J. H. Schneider & Co. v. Amendola

113 N.Y.S. 517 | N.Y. App. Term. | 1908

FORD, J.

This is an appeal from a final order dismissing the landlord’s petition in summary proceedings upon the ground of insufficient notice.

There was evidence from which the jury might well have found that the tenancy was commenced on the basis of a monthly hiring, in contradistinction to the hiring “from month to month,” which creates a tenancy of uncertain duration, requiring 30 days’ notice for its termination. In the testimony of the witness Cairns, who, as representative of the landlord, had the first negotiations with the tenant appears the following:

“Q. Was there anything said about a lease at that time? A. Yes; there was. The matter of a lease was broached by Mr. Amendola.
“Q. What did he say, and what did you say? A. I told him Mr. Amendola asked me if he could get a lease. I told him he could not, that the place was only rented from month to month, that no tenant had ever had a lease, and we could not tell when we wanted that room for our own purposes.
“Q. What did he say to that? A. Mr. Amendola said that under those conditions he could be dispossessed at any time. I asked Mr. Amendola if he was going to make any extensive repairs or alterations in the premises, or fix it up in any way, and he said, ‘No,’ he did not think he would. I told him, under those conditions, I did not see how he would be at any loss if he had to get out.”

Afterward the tenant saw the landlord who testifies to the following conversation with him:

“After he (the tenant) had made the preliminary arrangement with Mr. Oairns—this was in the morning before I came down to business—then after-wards Mr. Amendola came to me, and I indorsed what Mr. Oairns had done. He asked me whether there was any possibility of getting a lease, and I told him, ‘No.’ There was only a wooden partition which separates the portion of the store which Mr. Amendola occupies, and that we might use that at any time; that, if he wanted to rent that subject to a monthly rental, why he could have it, and, if that did not suit him, I would rather he did not go in. Those were the terms. He said all right he would take it under those terms.”

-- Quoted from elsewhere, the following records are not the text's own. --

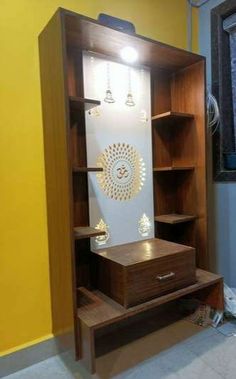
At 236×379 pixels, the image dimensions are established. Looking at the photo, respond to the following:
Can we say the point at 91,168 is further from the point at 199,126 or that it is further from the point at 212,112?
the point at 212,112

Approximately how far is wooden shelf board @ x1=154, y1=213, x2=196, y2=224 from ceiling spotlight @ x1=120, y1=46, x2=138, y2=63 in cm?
100

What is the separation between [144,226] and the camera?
1813 millimetres

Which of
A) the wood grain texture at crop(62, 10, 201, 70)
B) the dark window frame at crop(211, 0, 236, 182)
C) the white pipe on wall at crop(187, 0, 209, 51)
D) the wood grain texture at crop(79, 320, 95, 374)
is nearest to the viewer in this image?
the wood grain texture at crop(79, 320, 95, 374)

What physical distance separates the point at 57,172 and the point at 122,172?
0.49m

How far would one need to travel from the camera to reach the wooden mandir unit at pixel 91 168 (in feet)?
4.18

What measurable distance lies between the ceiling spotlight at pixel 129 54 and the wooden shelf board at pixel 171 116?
0.37m

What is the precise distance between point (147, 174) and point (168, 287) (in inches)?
27.7

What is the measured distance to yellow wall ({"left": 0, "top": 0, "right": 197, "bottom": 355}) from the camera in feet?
4.55

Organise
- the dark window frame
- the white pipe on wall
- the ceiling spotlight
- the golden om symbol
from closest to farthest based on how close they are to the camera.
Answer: the ceiling spotlight
the golden om symbol
the dark window frame
the white pipe on wall

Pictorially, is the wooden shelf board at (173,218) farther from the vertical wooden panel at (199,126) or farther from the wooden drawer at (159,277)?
the wooden drawer at (159,277)

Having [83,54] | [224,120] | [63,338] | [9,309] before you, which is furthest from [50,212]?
[224,120]

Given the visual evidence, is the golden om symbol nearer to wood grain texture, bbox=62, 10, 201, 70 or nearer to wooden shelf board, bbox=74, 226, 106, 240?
wooden shelf board, bbox=74, 226, 106, 240

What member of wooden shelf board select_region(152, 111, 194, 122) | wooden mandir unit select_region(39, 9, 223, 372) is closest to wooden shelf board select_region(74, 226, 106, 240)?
wooden mandir unit select_region(39, 9, 223, 372)

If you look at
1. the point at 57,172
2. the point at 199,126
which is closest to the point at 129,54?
the point at 199,126
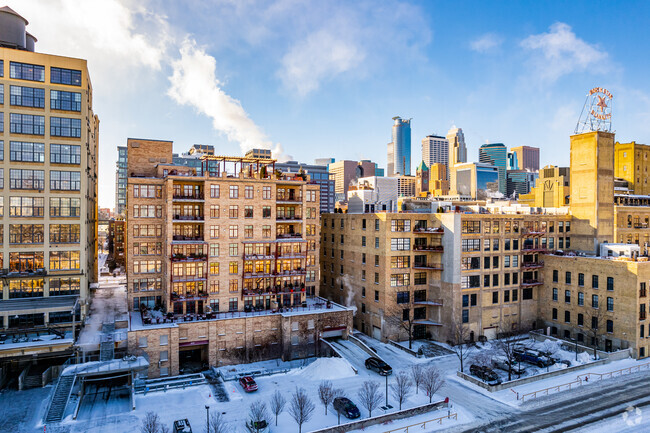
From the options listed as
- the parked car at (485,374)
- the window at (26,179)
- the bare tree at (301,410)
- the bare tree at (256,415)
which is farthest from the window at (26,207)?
the parked car at (485,374)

Thereafter the tenant went into possession and paid rent monthly from the 15th of one month to the 15th of each succeeding month. Surely this was a monthly tenancy liable to be terminated at any time, with the protection to the tenant, however, that he was entitled to the five days’ notice provided by statute. Gilfoyle v. Cahill et al., 18 Misc. Rep. 68, 41 N. Y. Supp. 29; 1 McAdam on Landlord & Tenant, § 41; George on Apartments, Flats and Tenants, § 4. After the tenancy had thus continued for a couple of years, the landlord by letter *519dated July 13th notified the tenant that he must vacate the premises by August 15th. On August 14th the latter called and asked that more time be given to him to get another place. The landlord thereupon agreed to permit him to stay an additional month—to September 15th. Appellant contends that this was in effect a new agreement for one month. In any event, no other kind of tenancy is shown than one based on a monthly hiring. To terminate such tenancy, the statutory five days’ notice was necessary. That notice was given, but respondent insists that due service as required by the statute was not proved.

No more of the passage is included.